* [Assigned task]: Copy the stretch of the new surgical tech's account from "I'm a new tech, out" through "sort of work.", word for word.

* [Quoted passage]:
__________

I'm a new tech, out of school in the last year, been at my first job for the past 5 months. I'm (frustratingly, to everyone) still in and out of "orientation" because I keep making stupid mistakes, am not fast enough with passing, or anticipating next steps, get easily distracted, struggle with things like draping and cord management, throwing away things wordlessly set aside but meant to be specimens (or passing them off too soon), and I haven't been as assertive initiating counts, retrieving instruments, wanding and the like. My experience actually working instead of being a student at clinicals has me wondering if I'm really not built for this sort of work.

For some context, I work at a women's hospital as part of a larger university hospital. A typical work week is a lot of GYN, some general, some plastics, occasionally the curveball random other specialty. The staff is small and the expectation is new hires will be ready to be on their own within the first 30-45 days. They've been accommodating me with an extended orientation because everything was still pretty new to me, but just as they start giving me more freedom, I'll make a mistake that has them watching me again. This has been going on so long they've sat me down recently and said I have two weeks to prove I can meet expectations completely on my own or they're going to let me go.

So that's stressful! But it's got me wondering *why* I just can't seem to keep up. Thinking about what it's like in my head during the case that causes me to stumble so, and getting called in, I realized some things. Like intellectually, I know stuff, but pressure often makes me go stupid in the moment. I hate it. Like I *know* the difference between a free tie, stick tie, tie on a pass, but when 14-years-of-experience surgeon is staring me down and a freshly amputated limb is bleeding, I don't know if it's a dose of the auditory processing disorder or what but I'll hear "tie", incorrectly extrapolate the rest, and get chided when it's not what they just asked for. Or they'll say "crile" and I'll hear "five" and look foolish when I reply "five what?" And if I ask for clarification they get pissy anyway because I'm holding up the surgery with stuff I "should" know. I don't know the fix for that. I can get more experience with any particular surgery, but pressure is on no matter what, as well as a ton of ambient noises in the room to muddy communication. Pressure also makes me hasty, and hasty makes terrible wasty, especially in the OR.

__________

* [Available data]:
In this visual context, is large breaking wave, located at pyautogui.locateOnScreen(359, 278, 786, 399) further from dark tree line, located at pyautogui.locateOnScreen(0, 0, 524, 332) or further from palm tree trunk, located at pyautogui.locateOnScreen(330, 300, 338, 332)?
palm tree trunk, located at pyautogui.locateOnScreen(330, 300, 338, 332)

__________

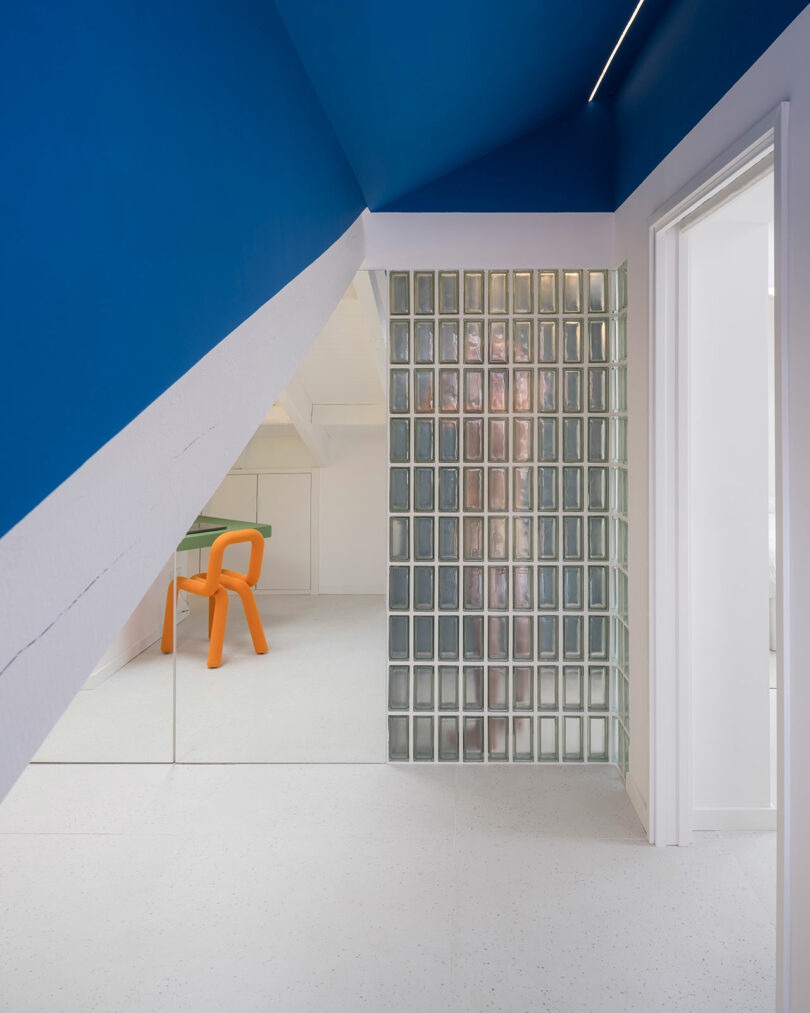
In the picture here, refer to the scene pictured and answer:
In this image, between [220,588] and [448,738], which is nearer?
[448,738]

__________

* [Reply]:
I'm a new tech, out of school in the last year, been at my first job for the past 5 months. I'm (frustratingly, to everyone) still in and out of "orientation" because I keep making stupid mistakes, am not fast enough with passing, or anticipating next steps, get easily distracted, struggle with things like draping and cord management, throwing away things wordlessly set aside but meant to be specimens (or passing them off too soon), and I haven't been as assertive initiating counts, retrieving instruments, wanding and the like. My experience actually working instead of being a student at clinicals has me wondering if I'm really not built for this sort of work.